→ **GIVEN PASSAGE**
•••

What a lovely tribute to your dear Pilgrim. He had such a wonderful life with you. Hugs......


----------



## Brinkleythegolden (Jun 18, 2012)

Aww, so very sweet. I still miss my two Bridge boys.


----------



## jennretz (Jul 24, 2013)

I missed this yesterday. Sending a big hug your way. Anniversaries are so hard.


----------



## Lexus (Aug 26, 2016)

I'm so sorry.


----------



## Karen519 (Aug 21, 2006)

Anniversaries are so hard! We will always miss them! I think about Smooch and Snobear all of the time.


----------



## Ivyacres (Jun 3, 2011)

Your tribute to Pilgrim was lovely.


----------



## hotel4dogs (Sep 29, 2008)

Just seeing this now, sorry. I'm so sorry for your loss. It's so hard, and it never seems to get any easier.


----------



## vrmueller (Jun 14, 2008)

So very sorry for your loss. I know how heart wrenching this is. May Pilgrim rest in peace.


----------



## Ivyacres (Jun 3, 2011)

I just saw this, so sorry for your loss


----------



## PrincessDaisy (Dec 20, 2011)

Hug your Honey. Fur is made for tears.
Love to you and yours,
Max


----------



## Leonardo Da Vinci Bear (Sep 17, 2017)

•••

→ **SHORT EXERCISE 1**
Quote the stretch of the condolence thread about Pilgrim from "What a lovely" through "two Bridge boys.".
→ **SHORT EXERCISE 2**
In the condolence thread about Pilgrim, which two names does Karen519 say she thinks about all of the time?
→ **SHORT EXERCISE 3**
Write what comes next in the condolence thread about Pilgrim, starting from its last line.
None of the data is needed here.

•••

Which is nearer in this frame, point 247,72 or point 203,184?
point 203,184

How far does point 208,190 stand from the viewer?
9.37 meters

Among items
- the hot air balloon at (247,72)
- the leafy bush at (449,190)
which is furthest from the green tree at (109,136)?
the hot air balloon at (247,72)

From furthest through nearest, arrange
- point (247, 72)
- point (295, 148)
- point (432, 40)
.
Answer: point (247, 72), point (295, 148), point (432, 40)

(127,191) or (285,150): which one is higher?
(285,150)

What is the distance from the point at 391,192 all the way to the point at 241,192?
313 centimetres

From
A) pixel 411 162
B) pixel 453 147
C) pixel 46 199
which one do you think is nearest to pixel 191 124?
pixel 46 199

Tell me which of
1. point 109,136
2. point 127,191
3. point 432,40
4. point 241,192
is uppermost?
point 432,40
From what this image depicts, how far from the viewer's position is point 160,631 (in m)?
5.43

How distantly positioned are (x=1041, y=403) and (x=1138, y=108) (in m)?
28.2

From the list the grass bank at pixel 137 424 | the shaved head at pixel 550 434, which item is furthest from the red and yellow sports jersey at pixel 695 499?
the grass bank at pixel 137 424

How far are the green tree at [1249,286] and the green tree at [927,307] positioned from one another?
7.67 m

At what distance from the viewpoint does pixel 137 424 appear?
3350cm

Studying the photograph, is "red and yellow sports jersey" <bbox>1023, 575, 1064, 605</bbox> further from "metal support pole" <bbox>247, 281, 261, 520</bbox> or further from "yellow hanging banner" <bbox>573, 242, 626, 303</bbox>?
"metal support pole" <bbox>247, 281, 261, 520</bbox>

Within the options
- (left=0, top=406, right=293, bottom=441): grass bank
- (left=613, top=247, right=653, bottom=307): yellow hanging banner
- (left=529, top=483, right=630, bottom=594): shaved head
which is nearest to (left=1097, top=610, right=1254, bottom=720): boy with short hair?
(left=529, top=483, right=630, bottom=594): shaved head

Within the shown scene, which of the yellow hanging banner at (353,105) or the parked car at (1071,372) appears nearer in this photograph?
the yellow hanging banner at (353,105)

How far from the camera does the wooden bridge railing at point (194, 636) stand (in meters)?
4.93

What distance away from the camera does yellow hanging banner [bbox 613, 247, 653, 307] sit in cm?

•••

→ **OUTPUT 1**
What a lovely tribute to your dear Pilgrim. He had such a wonderful life with you. Hugs......


----------



## Brinkleythegolden (Jun 18, 2012)

Aww, so very sweet. I still miss my two Bridge boys.

→ **OUTPUT 2**
Smooch and Snobear.

→ **OUTPUT 3**
Sorry about sweet Pilgrim. I know my other 2 Miss Bear even our 2 cats do. Our collie was newly adopted so after the first 2 days he seemed ok. Our other golden Sadie how is almost 15....I think the thing that is saving here is she can barely see or hear anymore. But I've taken to spoiling her. She was bonded to my daughter originally. But she's gone a lot now. And I was spending so much time with Bear. But now she's following me all over. Take a shower for me. I'm brushing her everyday. I take cuddle breaks on the floor with her. Benny walking her ( well she pulls the leash and runs even at her age ) She getting more treats than ever like chicken. I'm blessed to be a homemaker that I can spend so much time with my puppies.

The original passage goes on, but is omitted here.